**Actividades:**
1) En el texto sobre el deseo de ver a Jesús, ¿por qué la tarea de los cristianos ha de ser "contemplar ese rostro"? Responde en una a tres oraciones.
2) Cambia "salvación" por "redención" en el fragmento del texto sobre el deseo de ver a Jesús que comienza con "P. Vicente Gallo, S.J." y sigue hasta "(Hch 4, 12).", y escríbelo de nuevo.

**Texto del ejercicio:**

“Queremos ver a Jesús”
P. Vicente Gallo, S.J.
Los hombres de todos los tiempos nunca encontraron salvación posible, hasta hallar a Jesús y aferrarse a él. Antes, le buscaban y esperaban en él sin conocerle; reclamaban “al que tenía que venir al mundo” (Jn 11,27) para salvarlo, que no podía ser otro sino Dios. Jesucristo es el esperado: Dios hecho hombre. “No se ha dado bajo el cielo otro nombre dado a los hombres por el que podamos salvarnos” (Hch 4, 12).
Exactamente esto mismo ha de aplicarse a los hombres de hoy, a los que tienen tantos logros conseguidos para defenderse en la vida al iniciar este tercer milenio. Sin poder librarse de la perdición inexorable, necesitan hallar quien los salve: no sólo oyendo hablar de Jesús el Salvador, sino reconociéndole, “viendo su rostro” y “viendo que él los salva”. Nos gritan aun sin saberlo: “Queremos ver a Jesús” (Jn 12, 21).
Pero solamente la Iglesia puede ser ese rostro visible del Salvador también para los hombres de este tercer milenio; la Iglesia que es la presencia de Cristo, Dios encarnado, el que vino, nos salvó y permanece con nosotros hasta el fin de los tiempos. Por eso, la tarea nuestra de “cristianos” ha de ser “contemplar ese rostro” y empaparnos de él, para poder reproducir en nosotros la imagen de Cristo (Rm 8, 29) de manera que en nosotros lo vean, en nuestra fe, en nuestra esperanza y en nuestro amor; y en nosotros lo encuentren creíble.

**Material proporcionado:**
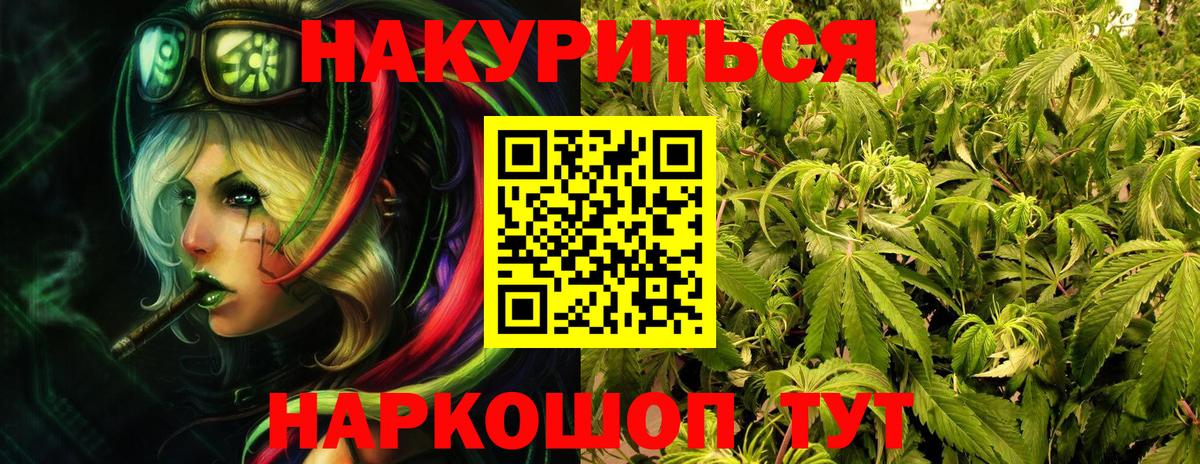 Конопля VHQ Чебаркуль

**Respuestas:**
1) Porque solamente la Iglesia, presencia de Cristo que permanece con nosotros hasta el fin de los tiempos, puede ser el rostro visible del Salvador para los hombres de este tercer milenio. Al contemplar ese rostro y empaparse de él, los cristianos reproducen en sí la imagen de Cristo, de modo que los demás lo vean en su fe, su esperanza y su amor, y lo encuentren creíble.

2)
P. Vicente Gallo, S.J.
Los hombres de todos los tiempos nunca encontraron redención posible, hasta hallar a Jesús y aferrarse a él. Antes, le buscaban y esperaban en él sin conocerle; reclamaban “al que tenía que venir al mundo” (Jn 11,27) para salvarlo, que no podía ser otro sino Dios. Jesucristo es el esperado: Dios hecho hombre. “No se ha dado bajo el cielo otro nombre dado a los hombres por el que podamos salvarnos” (Hch 4, 12).